Ce qui est envisageable en revanche, c’est que certains pays renoncent à participer dans des domaines politiques bien précis et nouvellement définis, comme la sécurité ou la politique étrangère.
Mais toute adhésion doit être une adhésion totale. L’acquis communautaire n’est pas négociable.
Ce qui me paraît évident, ce sont les très grands égards avec lesquels l’Union traite ses membres. A partir du moment où un pays – qu’il soit grand ou petit, riche ou pauvre – a décidé d’en faire partie, il se verra accorder toutes les conditions particulières possibles.
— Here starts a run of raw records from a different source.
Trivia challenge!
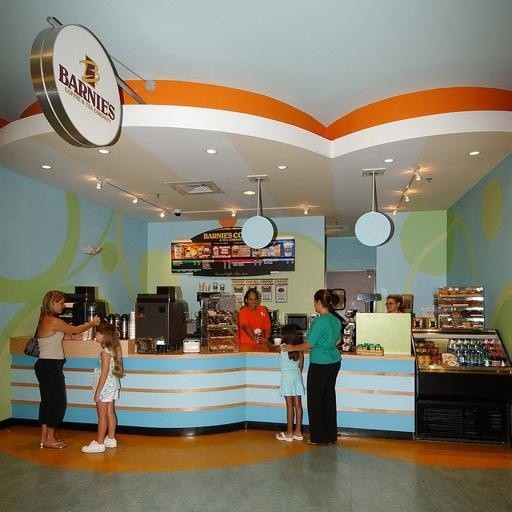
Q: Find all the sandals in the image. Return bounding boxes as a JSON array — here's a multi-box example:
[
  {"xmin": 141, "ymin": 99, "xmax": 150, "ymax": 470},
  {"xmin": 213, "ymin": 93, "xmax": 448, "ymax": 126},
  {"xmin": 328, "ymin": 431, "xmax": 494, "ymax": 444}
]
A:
[{"xmin": 39, "ymin": 437, "xmax": 69, "ymax": 450}]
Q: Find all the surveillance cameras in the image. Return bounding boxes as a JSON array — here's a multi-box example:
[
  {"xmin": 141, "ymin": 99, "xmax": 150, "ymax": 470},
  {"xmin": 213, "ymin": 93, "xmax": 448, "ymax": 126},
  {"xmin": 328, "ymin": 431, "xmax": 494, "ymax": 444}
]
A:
[{"xmin": 174, "ymin": 210, "xmax": 182, "ymax": 216}]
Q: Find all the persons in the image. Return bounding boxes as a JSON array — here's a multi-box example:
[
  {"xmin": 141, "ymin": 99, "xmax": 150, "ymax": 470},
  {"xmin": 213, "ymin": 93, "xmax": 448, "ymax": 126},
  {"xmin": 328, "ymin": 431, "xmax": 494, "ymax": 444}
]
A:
[
  {"xmin": 282, "ymin": 289, "xmax": 342, "ymax": 446},
  {"xmin": 34, "ymin": 291, "xmax": 101, "ymax": 449},
  {"xmin": 259, "ymin": 324, "xmax": 305, "ymax": 442},
  {"xmin": 385, "ymin": 295, "xmax": 403, "ymax": 313},
  {"xmin": 81, "ymin": 324, "xmax": 126, "ymax": 453},
  {"xmin": 238, "ymin": 289, "xmax": 271, "ymax": 344}
]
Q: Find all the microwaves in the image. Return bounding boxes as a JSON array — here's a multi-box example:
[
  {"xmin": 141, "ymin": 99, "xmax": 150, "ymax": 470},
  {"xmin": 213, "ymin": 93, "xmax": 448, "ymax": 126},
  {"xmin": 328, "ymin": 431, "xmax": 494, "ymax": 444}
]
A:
[{"xmin": 285, "ymin": 314, "xmax": 317, "ymax": 333}]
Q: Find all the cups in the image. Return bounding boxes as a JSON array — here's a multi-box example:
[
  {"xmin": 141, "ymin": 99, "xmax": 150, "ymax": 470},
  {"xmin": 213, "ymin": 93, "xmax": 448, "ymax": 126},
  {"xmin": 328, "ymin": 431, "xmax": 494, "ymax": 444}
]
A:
[
  {"xmin": 87, "ymin": 306, "xmax": 135, "ymax": 340},
  {"xmin": 273, "ymin": 338, "xmax": 282, "ymax": 346}
]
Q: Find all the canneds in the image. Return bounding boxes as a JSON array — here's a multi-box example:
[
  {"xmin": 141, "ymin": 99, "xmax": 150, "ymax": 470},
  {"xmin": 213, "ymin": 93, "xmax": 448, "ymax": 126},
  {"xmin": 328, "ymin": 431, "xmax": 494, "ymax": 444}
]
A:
[{"xmin": 415, "ymin": 338, "xmax": 506, "ymax": 367}]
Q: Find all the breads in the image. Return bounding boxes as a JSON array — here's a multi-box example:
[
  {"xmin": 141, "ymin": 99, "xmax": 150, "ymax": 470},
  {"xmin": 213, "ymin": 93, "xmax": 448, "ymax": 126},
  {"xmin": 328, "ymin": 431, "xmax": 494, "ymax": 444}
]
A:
[{"xmin": 438, "ymin": 290, "xmax": 484, "ymax": 328}]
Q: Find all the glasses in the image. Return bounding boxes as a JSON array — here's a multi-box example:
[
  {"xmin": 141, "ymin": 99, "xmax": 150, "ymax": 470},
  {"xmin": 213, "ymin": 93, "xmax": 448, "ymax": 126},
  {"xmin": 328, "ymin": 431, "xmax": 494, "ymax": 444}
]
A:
[{"xmin": 384, "ymin": 301, "xmax": 399, "ymax": 306}]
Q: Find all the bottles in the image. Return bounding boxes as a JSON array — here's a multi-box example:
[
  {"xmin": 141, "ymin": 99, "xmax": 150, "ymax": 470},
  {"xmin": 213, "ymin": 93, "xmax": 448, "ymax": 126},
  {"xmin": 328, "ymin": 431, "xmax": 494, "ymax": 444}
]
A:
[
  {"xmin": 447, "ymin": 336, "xmax": 508, "ymax": 368},
  {"xmin": 212, "ymin": 282, "xmax": 226, "ymax": 293}
]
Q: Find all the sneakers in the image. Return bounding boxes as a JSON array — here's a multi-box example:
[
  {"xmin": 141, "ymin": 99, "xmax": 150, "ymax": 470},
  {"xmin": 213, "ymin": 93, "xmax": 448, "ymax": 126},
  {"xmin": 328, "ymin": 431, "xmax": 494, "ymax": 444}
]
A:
[
  {"xmin": 102, "ymin": 435, "xmax": 120, "ymax": 450},
  {"xmin": 81, "ymin": 439, "xmax": 107, "ymax": 454}
]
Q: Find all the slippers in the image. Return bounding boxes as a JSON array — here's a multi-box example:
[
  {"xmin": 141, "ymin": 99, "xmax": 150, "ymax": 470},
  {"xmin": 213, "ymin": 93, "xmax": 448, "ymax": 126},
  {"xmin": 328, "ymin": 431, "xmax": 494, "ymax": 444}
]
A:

Et il est clair que ceci jouerait également pour la Suisse. Mais pour en profiter, il faudra se décider à faire le pas.
Interview swissinfo, Katrin Holenstein
(traduction et adaptation, Marc-André Miserez)
– Né en Allemagne, Roland Bieber (62 ans) a été notamment professeur à l’Université européenne de Florence, professeur invité à l’Université de Caroline du Nord (Etats-Unis) et conseiller juridique auprès du Parlement européen de 1986 à 1991.
– Il a également été conseiller pour la Conférence intergouvernementale de l’UE qui a conduit en 1997 à la signature du Traité d’Amsterdam. Ce texte prévoit pour la première fois que les pays membres qui veulent avancer plus rapidement vers l’intégration ont le droit de collaborer plus étroitement dans certains domaines.
– Aujourd’hui, Roland Bieber dirige le Centre de droit comparé et européen de l’Université de Lausanne.